> Passage:
● ● ● ● ● ● ●

To cite instances, we are, bodily speaking, made up of parts. The eyes, the ears, etc., whose activities we are identifying with our real being, are isolated from one another. The eyes see and the ears hear. The eye may see when the ear may not be hearing. There may be a temporal gap between the functions of the eye and of the ear. Yet, this gap is bridged by a consciousness which affirms that one and the same element, one and the same being, one and the same self, has seen, or heard, and so on with the other principles which go by the name of the senses. The parts are thus brought together into a whole. We know very well that parts can never become a whole. They always remain parts. Whatever be the juxtaposition of the parts, they remain a mechanically connected linkage, and it is only for practical convenience that we regard an assemblage of parts as a whole. They never really become one. Two things broken up entirely cannot become one. They always remain two, whatever be the consolidating action of the parts. Though uniformity of the parts is likely to be mistaken for singularity of purpose and action, they are never truly single. Yet, our consciousness takes all these to be one unity.

● ● ● ● ● ● ●

> Records shown:
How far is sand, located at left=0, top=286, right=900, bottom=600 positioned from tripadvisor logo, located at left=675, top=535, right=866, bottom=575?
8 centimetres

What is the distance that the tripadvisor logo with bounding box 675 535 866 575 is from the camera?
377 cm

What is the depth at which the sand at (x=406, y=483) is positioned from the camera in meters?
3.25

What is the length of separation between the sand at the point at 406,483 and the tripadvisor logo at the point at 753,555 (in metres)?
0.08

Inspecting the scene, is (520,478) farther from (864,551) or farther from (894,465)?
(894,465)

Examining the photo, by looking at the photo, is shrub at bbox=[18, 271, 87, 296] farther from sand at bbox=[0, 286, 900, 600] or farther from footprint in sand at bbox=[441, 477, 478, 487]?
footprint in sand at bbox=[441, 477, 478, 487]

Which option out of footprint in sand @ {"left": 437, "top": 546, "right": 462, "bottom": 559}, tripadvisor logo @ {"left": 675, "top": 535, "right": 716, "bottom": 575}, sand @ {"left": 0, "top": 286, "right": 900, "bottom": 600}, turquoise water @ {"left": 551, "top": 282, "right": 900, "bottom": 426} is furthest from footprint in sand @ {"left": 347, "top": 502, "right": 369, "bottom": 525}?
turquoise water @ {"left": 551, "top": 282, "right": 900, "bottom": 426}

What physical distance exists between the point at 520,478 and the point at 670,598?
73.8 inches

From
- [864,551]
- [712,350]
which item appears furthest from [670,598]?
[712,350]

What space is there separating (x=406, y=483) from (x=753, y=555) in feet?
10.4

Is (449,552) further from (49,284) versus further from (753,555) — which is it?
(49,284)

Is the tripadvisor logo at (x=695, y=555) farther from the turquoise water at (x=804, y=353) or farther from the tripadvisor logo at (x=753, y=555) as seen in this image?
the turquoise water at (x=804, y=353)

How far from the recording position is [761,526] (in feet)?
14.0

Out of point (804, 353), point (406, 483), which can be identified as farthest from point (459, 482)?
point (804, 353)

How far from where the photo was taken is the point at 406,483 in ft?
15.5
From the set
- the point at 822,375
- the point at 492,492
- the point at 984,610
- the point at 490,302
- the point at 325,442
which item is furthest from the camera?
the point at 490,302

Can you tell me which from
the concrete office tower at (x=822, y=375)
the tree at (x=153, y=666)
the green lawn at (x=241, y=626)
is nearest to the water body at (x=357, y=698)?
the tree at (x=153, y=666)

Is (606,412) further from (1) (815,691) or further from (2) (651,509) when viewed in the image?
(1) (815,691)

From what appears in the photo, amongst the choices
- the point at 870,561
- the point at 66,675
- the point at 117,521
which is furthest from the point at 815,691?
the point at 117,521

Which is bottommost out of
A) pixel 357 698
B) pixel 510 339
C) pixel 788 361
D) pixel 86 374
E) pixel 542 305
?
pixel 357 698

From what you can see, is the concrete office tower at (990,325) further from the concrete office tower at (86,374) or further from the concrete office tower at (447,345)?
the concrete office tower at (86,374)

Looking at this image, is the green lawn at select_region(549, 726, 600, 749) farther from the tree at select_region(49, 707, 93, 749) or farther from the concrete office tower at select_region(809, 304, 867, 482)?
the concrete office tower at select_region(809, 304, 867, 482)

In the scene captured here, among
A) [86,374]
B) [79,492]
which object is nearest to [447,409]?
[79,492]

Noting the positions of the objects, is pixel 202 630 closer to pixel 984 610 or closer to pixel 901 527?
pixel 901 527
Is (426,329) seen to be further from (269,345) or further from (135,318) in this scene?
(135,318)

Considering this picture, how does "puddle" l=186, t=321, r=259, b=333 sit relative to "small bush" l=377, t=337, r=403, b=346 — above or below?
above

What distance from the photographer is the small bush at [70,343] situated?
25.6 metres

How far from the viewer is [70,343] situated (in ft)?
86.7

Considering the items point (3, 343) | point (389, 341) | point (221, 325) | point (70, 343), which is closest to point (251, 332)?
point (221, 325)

● ● ● ● ● ● ●

> Problems and tasks:
1. Please translate this sentence from the passage on parts and wholes into Spanish: "Two things broken up entirely cannot become one."
2. In the passage on parts and wholes, what bridges the gap between the functions of the eye and of the ear?

> Final answers:
1. Dos cosas completamente separadas no pueden llegar a ser una.

2. A consciousness that affirms that one and the same self has seen or heard.